National Cyber Emergency Response Team (National CERT) of Pakistan or PKCERT
- Abbreviation: nCERT/PKCERT
- Formation: March 11, 2024
- Type: Government Agency
- Legal status: Active
- Purpose: Cybersecurity
- Location: L-Block, Pak Secretariat, Islamabad, Pakistan.;
- Region served: Pakistan
- Director General: Dr. Haider Abbas
- Parent organisation: Cabinet Division ()
- Website: PKCERT Website

= Pakistan Computer Emergency Response Team =

Pakistani cybersecurity body

National Cyber Emergency Response Team (National CERT) of Pakistan or PKCERT is a national initiative aimed at strengthening cyber security in Pakistan. PKCERT was established to counter the growing cyber threats and hacking attempts targeting various public sector entities.

==History==
The government of Pakistan announced the formation of the country's first National Cyber Emergency Response Team (CERT) on 11 March 2024. The development was aimed at keeping Pakistan's cyberspace safe from emerging threats and hacking attempts targeting public sector institutions.

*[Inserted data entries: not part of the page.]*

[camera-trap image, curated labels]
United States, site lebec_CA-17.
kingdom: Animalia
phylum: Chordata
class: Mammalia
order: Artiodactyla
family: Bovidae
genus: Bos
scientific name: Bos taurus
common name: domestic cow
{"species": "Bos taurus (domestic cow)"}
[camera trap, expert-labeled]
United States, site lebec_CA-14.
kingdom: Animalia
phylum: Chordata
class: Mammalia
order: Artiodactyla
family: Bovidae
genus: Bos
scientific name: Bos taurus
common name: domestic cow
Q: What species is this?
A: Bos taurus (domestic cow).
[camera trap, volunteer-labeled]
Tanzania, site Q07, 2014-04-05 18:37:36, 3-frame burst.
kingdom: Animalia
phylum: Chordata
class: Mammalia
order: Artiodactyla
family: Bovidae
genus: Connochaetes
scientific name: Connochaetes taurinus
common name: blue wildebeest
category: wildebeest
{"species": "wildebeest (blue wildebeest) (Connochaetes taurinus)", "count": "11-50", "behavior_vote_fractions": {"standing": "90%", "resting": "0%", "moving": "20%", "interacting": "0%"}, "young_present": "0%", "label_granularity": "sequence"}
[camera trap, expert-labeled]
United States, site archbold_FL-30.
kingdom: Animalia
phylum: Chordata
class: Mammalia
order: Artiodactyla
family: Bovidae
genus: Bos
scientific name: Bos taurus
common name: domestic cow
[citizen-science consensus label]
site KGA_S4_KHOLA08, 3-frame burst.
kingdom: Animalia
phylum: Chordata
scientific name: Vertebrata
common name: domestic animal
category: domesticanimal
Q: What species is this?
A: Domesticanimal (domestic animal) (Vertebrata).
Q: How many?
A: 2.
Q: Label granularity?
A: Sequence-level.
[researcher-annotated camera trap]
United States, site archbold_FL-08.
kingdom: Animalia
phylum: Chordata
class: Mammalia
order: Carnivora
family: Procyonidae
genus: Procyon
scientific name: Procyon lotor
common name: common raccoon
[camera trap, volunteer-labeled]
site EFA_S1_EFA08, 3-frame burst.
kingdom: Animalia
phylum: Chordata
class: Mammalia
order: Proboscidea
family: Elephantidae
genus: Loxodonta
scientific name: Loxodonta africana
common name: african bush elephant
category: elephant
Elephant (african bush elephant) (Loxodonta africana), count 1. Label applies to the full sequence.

The Federal Cabinet of Pakistan approved the Cyber Emergency Response Teams (CERTs) Rule 2023 on 17 July 2023. The Ministry of Information Technology and Telecommunication officially notified the CERT Rules on 13 October 2023.

==Role and responsibilities==
The primary objective of CERT teams at both the national and sectoral levels is to enhance Pakistan's overall cyber security posture and resilience. CERTs are responsible for protecting against, detecting and responding to cyber security incidents, and will enhance the country's capacity to manage cyber security incidents. The recently established CERT team is assigned to create a national framework that will manage responses to threats, assaults on vital infrastructure, information systems, data, or extensive breaches of information systems throughout Pakistan.

==Founding Director General / Head of Pakistan's CERT ==
Dr. Haider Abbas, an eminent professor from the National University of Sciences and Technology, has been designated as the founding Director General of Pakistan's National Cyber Emergency Response Team.